探鳥の名所といわれる渡良瀬遊水地。
その名称は度々目にしていたが、きっと不便な場所だろうと勘違いしていて。
公共交通機関+徒歩で行けるとわかり今回初めての訪問となった。
もくじ
往復のアクセス
[往路]
10:49 東武日光線にて板倉東洋大前
10:54 板倉東洋大前駅東口より徒歩(約20分)
11:03 わたらせ自然館 11:04
11:16 想い出橋
[復路]
15:45 下宮橋より徒歩(約25分)
15:55 道の駅きたかわべ 15:59
16:12 柳生駅
16:35 柳生より東武日光線
東武日光線は通勤時間帯はそこそこ本数があるものの、それ以外のダイヤは1時間に2本くらいに減ってしまう
渡良瀬遊水地について
渡良瀬遊水地は、栃木・群馬・茨城・埼玉の4県にまたがる広大な面積を持つ湿地帯
ハート型をした人造湖は谷中湖と呼ばれる
絶滅危惧種を含むたくさんの動植物が生息する自然の宝庫
平成24年7月にラムサール条約湿地に登録された
【渡良瀬遊水地】
【栃木市渡良瀬遊水地Web】
https://www.city.tochigi.lg.jp/site/watarase-heartland/
<開園時間>
- 3月1日~10月31日 9時30分~17時まで
- 11月1日~11月30日 9時30分~16時30分まで
- 12月1日~2月末日 9時30分~16時まで
<休日>
- 年末年始(12月29日~1月3日)及び毎週月曜日は利用できません
- 月曜日が休日の場合は翌日、また、月・火曜日いずれも休日の場合はその翌日
- 洪水の前後は利用できない日があります
初訪問するにあたって色々と調べるうち、明治時代の足尾銅山鉱毒事件に関連する悲しい過去を知った。

• **提供データ**:

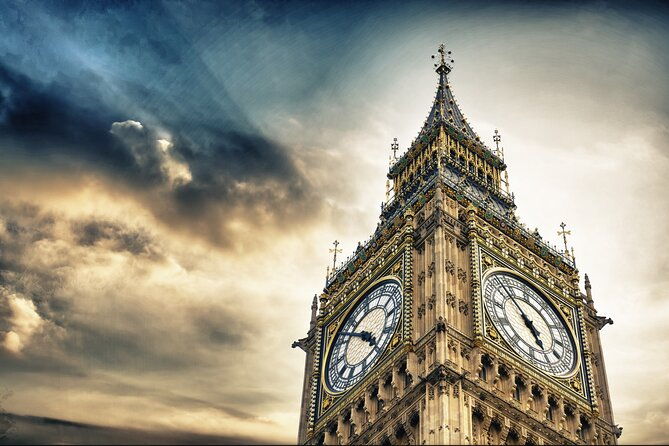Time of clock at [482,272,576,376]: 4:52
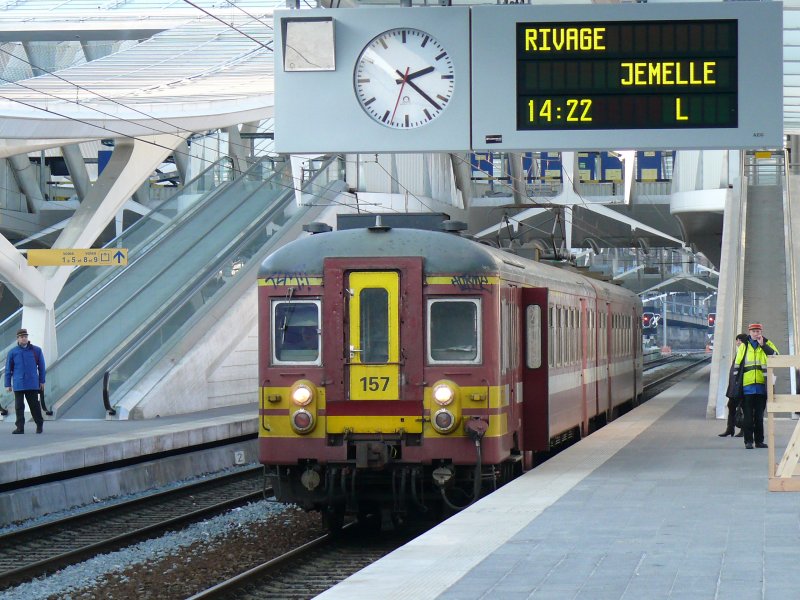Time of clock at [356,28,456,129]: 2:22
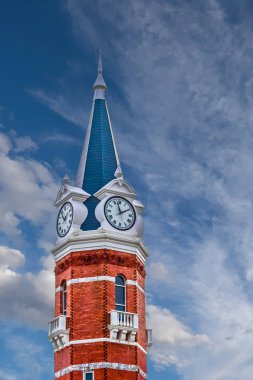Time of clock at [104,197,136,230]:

* * *

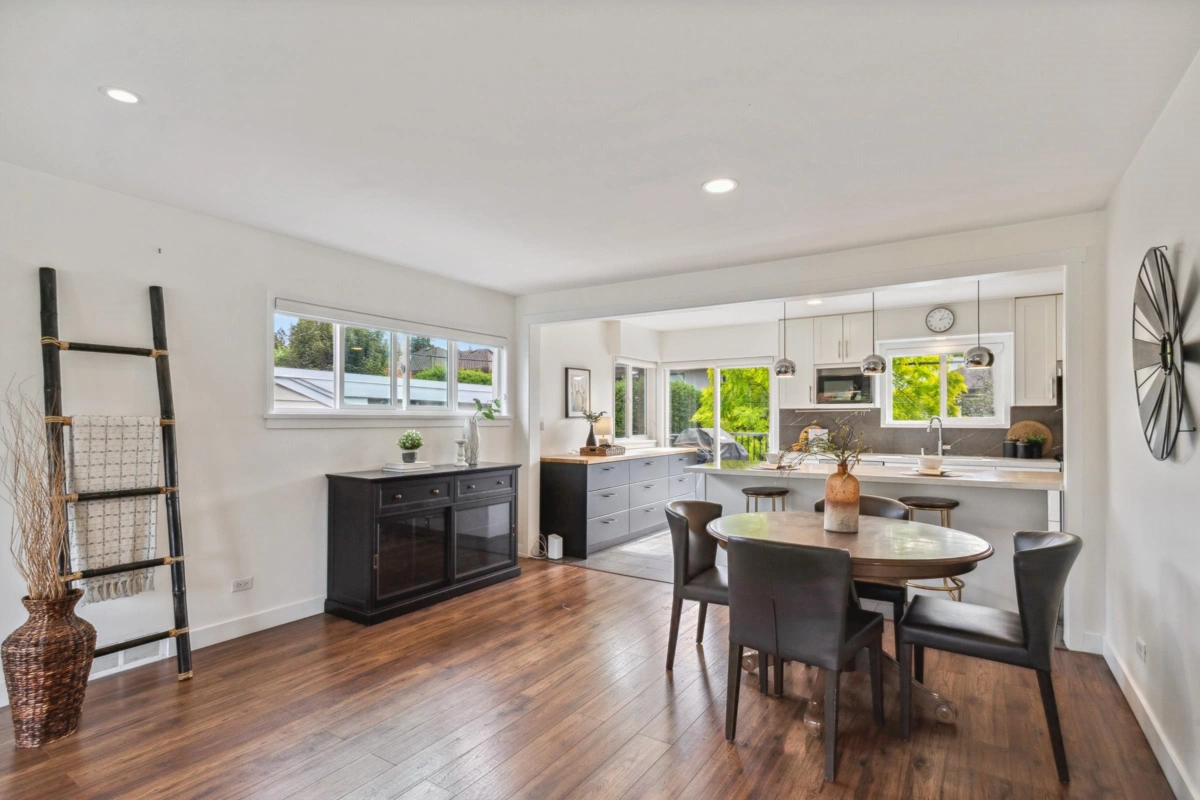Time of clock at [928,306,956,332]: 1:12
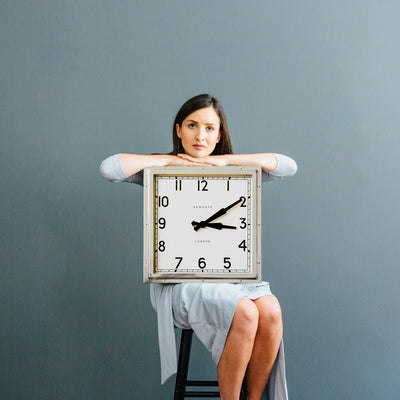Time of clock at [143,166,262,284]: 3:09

==

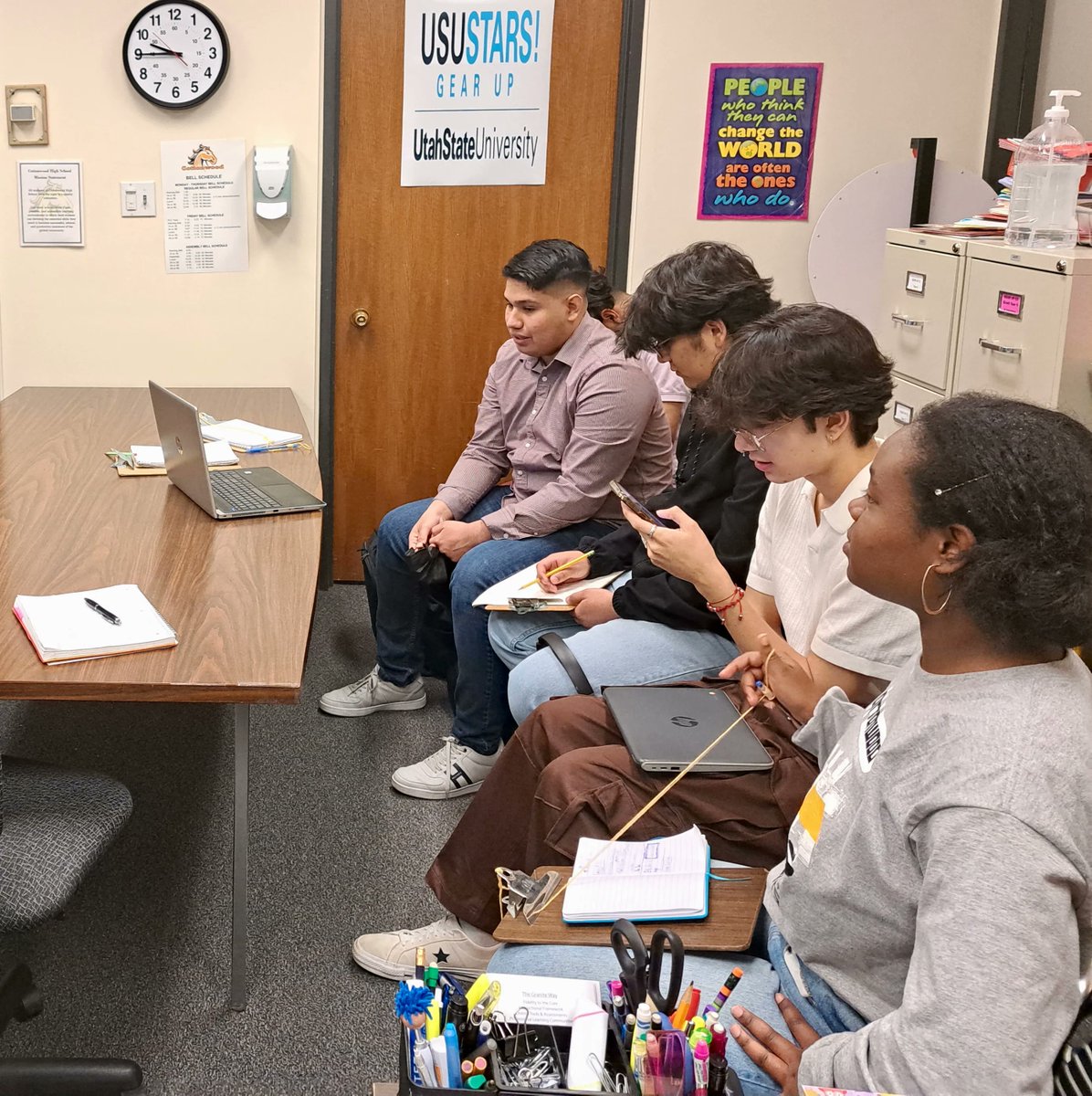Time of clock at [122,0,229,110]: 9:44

• **課題内容**: 渡良瀬遊水地についての文章のうち、「その名称は度々目にしていたが、きっと不便な場所だろうと勘違いしていて。」から「15:45 下宮橋より徒歩(約25分)」までを、両端の語句も含めて一字一句そのまま書き写す。

• **解答全文**:
その名称は度々目にしていたが、きっと不便な場所だろうと勘違いしていて。
公共交通機関+徒歩で行けるとわかり今回初めての訪問となった。
もくじ
往復のアクセス
[往路]
10:49 東武日光線にて板倉東洋大前
10:54 板倉東洋大前駅東口より徒歩(約20分)
11:03 わたらせ自然館 11:04
11:16 想い出橋
[復路]
15:45 下宮橋より徒歩(約25分)